— start —

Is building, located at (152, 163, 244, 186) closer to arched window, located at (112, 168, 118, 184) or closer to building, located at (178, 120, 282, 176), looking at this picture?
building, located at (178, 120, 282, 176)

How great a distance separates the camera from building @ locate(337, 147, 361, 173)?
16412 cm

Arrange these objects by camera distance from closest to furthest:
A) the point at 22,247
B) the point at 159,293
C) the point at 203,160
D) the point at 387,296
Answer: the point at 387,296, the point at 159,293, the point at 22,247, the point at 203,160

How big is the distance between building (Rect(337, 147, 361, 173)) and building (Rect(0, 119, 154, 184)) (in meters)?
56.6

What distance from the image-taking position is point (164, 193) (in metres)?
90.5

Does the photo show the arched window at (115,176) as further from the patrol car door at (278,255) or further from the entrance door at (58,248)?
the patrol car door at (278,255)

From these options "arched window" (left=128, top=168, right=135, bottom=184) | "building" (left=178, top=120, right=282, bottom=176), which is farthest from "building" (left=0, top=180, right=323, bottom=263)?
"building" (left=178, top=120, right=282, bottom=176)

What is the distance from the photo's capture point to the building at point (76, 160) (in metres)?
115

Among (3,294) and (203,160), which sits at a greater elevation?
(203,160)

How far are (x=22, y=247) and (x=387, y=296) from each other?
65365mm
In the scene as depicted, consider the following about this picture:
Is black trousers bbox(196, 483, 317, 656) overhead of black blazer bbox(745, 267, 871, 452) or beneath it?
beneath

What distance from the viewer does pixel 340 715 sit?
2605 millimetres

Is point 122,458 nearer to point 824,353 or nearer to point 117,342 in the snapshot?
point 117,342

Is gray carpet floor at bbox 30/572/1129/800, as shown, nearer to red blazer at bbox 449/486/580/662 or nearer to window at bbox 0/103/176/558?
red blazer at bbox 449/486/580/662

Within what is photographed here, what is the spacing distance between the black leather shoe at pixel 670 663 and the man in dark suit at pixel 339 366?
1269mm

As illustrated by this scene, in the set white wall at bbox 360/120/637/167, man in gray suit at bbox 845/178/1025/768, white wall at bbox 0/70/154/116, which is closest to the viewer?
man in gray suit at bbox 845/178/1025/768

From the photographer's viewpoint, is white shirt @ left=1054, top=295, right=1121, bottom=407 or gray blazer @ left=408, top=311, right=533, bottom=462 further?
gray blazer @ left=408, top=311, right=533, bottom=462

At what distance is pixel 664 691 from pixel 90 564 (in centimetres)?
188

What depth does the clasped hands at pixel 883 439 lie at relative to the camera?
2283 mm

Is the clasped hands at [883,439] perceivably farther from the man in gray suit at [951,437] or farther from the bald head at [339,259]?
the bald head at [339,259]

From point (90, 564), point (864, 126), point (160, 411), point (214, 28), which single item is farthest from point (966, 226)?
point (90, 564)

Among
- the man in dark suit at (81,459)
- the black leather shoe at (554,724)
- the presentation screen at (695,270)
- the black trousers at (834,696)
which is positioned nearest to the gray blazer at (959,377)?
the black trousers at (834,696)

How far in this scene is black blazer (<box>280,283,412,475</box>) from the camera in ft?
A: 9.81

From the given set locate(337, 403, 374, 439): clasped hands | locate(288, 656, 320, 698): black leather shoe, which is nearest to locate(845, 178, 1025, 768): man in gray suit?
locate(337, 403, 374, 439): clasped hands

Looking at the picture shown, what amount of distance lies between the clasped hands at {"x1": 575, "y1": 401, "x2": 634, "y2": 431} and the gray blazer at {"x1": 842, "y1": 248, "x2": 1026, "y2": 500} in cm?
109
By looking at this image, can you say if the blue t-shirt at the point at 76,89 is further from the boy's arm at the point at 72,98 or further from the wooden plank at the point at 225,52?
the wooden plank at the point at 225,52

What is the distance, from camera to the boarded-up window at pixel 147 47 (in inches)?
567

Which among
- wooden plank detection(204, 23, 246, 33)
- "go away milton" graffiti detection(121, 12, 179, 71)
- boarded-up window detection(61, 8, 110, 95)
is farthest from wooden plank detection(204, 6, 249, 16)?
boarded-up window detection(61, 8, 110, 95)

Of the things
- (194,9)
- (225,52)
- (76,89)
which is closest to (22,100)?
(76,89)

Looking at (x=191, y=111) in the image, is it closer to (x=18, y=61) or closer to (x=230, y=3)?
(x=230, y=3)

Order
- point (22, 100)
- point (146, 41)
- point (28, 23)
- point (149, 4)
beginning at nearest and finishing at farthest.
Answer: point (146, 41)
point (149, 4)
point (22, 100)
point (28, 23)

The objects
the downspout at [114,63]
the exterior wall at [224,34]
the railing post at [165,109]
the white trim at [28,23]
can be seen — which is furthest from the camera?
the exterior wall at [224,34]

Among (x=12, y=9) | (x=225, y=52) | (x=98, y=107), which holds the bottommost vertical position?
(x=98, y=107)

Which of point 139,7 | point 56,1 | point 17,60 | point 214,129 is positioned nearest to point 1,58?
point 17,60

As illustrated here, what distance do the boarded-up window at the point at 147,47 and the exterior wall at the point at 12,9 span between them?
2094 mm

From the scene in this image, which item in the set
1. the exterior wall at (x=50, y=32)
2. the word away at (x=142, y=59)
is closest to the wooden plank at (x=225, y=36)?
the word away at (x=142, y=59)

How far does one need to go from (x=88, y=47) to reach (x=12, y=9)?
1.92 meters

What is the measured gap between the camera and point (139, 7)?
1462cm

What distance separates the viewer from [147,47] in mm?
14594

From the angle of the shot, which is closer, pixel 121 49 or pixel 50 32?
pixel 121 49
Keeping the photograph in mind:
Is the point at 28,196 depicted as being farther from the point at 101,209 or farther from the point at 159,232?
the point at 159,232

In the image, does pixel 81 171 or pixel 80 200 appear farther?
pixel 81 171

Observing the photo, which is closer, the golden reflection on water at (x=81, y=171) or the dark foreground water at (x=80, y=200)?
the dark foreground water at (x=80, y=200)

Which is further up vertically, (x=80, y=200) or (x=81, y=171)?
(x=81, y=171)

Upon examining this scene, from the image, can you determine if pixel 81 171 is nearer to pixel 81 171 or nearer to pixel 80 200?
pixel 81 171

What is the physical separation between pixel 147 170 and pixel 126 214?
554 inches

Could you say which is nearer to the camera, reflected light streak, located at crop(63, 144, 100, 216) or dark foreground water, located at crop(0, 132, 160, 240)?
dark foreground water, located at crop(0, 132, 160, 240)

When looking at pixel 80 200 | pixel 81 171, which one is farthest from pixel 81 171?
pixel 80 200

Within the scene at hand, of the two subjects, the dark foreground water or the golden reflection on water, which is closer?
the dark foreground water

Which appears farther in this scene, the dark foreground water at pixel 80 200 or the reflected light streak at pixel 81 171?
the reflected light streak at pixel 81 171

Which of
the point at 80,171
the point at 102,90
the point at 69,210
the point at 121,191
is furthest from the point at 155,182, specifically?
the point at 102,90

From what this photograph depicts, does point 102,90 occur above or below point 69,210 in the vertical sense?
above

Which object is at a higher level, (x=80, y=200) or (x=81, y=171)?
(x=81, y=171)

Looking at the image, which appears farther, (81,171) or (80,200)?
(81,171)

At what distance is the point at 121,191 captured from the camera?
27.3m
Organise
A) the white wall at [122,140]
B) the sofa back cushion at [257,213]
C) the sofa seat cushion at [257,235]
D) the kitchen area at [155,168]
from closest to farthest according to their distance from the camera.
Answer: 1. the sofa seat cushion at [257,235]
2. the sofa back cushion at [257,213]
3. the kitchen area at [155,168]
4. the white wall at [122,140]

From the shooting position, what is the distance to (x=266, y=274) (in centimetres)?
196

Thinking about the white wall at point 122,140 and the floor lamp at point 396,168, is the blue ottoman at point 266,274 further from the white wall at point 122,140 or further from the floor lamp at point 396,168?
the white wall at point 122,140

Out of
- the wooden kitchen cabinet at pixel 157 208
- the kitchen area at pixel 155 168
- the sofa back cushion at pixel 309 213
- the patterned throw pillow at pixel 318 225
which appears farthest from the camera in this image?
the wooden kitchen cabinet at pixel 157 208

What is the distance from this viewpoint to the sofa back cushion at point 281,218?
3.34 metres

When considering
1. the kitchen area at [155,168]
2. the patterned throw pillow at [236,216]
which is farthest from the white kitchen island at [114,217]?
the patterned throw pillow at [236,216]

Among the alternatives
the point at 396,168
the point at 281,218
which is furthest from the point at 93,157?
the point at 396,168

— end —

> **TASK DETAILS**
Reproduce only the lines running from the one with "Thinking about the" through the final line of the listing above, both ends included.

> **THE REPLY**
Thinking about the white wall at point 122,140 and the floor lamp at point 396,168, is the blue ottoman at point 266,274 further from the white wall at point 122,140 or further from the floor lamp at point 396,168?
the white wall at point 122,140

Out of
- the wooden kitchen cabinet at pixel 157 208
- the kitchen area at pixel 155 168
- the sofa back cushion at pixel 309 213
- the patterned throw pillow at pixel 318 225
which appears farthest from the camera in this image?
the wooden kitchen cabinet at pixel 157 208

What is the distance from this viewpoint to the sofa back cushion at point 281,218?
3.34 metres

When considering
1. the kitchen area at [155,168]
2. the patterned throw pillow at [236,216]
which is farthest from the white kitchen island at [114,217]?
the patterned throw pillow at [236,216]

Among the alternatives
the point at 396,168
the point at 281,218
which is furthest from the point at 93,157?
the point at 396,168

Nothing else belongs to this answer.